EXERCISE SET.
- 1) From the review of "Food, Inc.", copy the passage from "Movie review by" to "unchecked big business." word for word.
- 2) Using the review of "Food, Inc.", answer yes or no to each statement below, and quote the words from the review that decide it.
(a) Monsanto appeared on camera in the film.
(b) Joel Salatin is a farmer in Virginia.
(c) A 2007 USDA statistic cited by critics says 98 percent of farms are owned by families.

TEXT PROVIDED.
****

Movie review by Greg Carlson
“Food, Inc.” is the best of a group of movies focused on issues and problems related to the corporatization of the food industry in America and beyond, even as the documentary opts for breadth over depth on a topic as huge as the ever-expanding waistlines of our population. In recent years, movies including “Super Size Me,” “Fast Food Nation,” and “King Corn” have all tackled various aspects of the way we eat, but “Food, Inc.” summarizes many familiar themes in a compelling admonition that raises many important ethical, moral, and fiscal questions about diet and nutrition and the hazards of unchecked big business.
Director Robert Kenner loads his double-barreled shotgun with journalists Eric Schlosser (“Fast Food Nation”) and Michael Pollan (“The Omnivore’s Dilemma”), who appear on camera to explain several of the central arguments of their popular books. Included among the observations is the unsettling idea that the highly industrialized system of American mass food production has changed radically in the post WW 2-era, and can be blamed for increases in contamination as well as a decline in the quality and nutritional value of practically everything we consume.
Critics of the movie’s anti-big business acumen have claimed that “Food, Inc.” is hurtful to the American farmer, citing the 2007 USDA Structure and Finances of U.S. Farms statistic that 98 percent of farms are owned by families and not corporations. This charge misses the mark, however, as Virginia farmer Joel Salatin (whose Polyface Farm was featured in “The Omnivore’s Dilemma”) is depicted as the closest thing to a hero in the movie. Salatin, with charm and humor, delivers folksy, commonsense advice on responsible and sustainable livestock management. Along with Gary Hirshberg of organic yogurt company Stonyfield Farm, Salatin represents an alternative to the heavily criticized models of the mega-corporations.
The movie’s section on seed company and agribusiness titan Monsanto is frustrating and frightening, spinning an Orwellian vision of domination so complete that the mind boggles at a culture that supports the residual effects of gene patenting. Like Tyson, Smithfield, and Perdue, Monsanto declined filmmaker invitations to appear on camera, but the company was vexed enough to include a section on its website (www.monsanto.com/foodinc/) devoted to the refutation of charges made in “Food, Inc.” In a bulleted list, Monsanto engages in bizarre spin, stating that the movie “demonizes American farmers,” even though the film does no such thing. Perhaps Monsanto equates “American farmers” with industrial food producers.

****

PROVIDED MATERIAL.
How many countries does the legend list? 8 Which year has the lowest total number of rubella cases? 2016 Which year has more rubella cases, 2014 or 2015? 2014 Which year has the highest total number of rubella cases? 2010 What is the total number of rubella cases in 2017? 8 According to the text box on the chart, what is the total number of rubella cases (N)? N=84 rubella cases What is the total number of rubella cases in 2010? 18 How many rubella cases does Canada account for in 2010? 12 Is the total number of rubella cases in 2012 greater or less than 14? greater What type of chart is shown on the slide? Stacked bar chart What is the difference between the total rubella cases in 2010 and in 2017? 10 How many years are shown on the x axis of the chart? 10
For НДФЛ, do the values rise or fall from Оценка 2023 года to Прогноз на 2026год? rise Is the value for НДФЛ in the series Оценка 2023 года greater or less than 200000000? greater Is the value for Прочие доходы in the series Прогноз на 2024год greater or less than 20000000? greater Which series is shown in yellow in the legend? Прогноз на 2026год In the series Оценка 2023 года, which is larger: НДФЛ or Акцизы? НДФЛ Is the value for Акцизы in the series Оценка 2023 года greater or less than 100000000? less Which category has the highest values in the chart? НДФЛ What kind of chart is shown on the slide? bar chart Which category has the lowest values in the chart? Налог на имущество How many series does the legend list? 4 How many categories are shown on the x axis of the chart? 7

****

ANSWERS TO THE EXERCISES.
- 1)
Movie review by Greg Carlson
“Food, Inc.” is the best of a group of movies focused on issues and problems related to the corporatization of the food industry in America and beyond, even as the documentary opts for breadth over depth on a topic as huge as the ever-expanding waistlines of our population. In recent years, movies including “Super Size Me,” “Fast Food Nation,” and “King Corn” have all tackled various aspects of the way we eat, but “Food, Inc.” summarizes many familiar themes in a compelling admonition that raises many important ethical, moral, and fiscal questions about diet and nutrition and the hazards of unchecked big business.

- 2)
(a) No: "Monsanto declined filmmaker invitations to appear on camera"
(b) Yes: "Virginia farmer Joel Salatin"
(c) Yes: "98 percent of farms are owned by families and not corporations"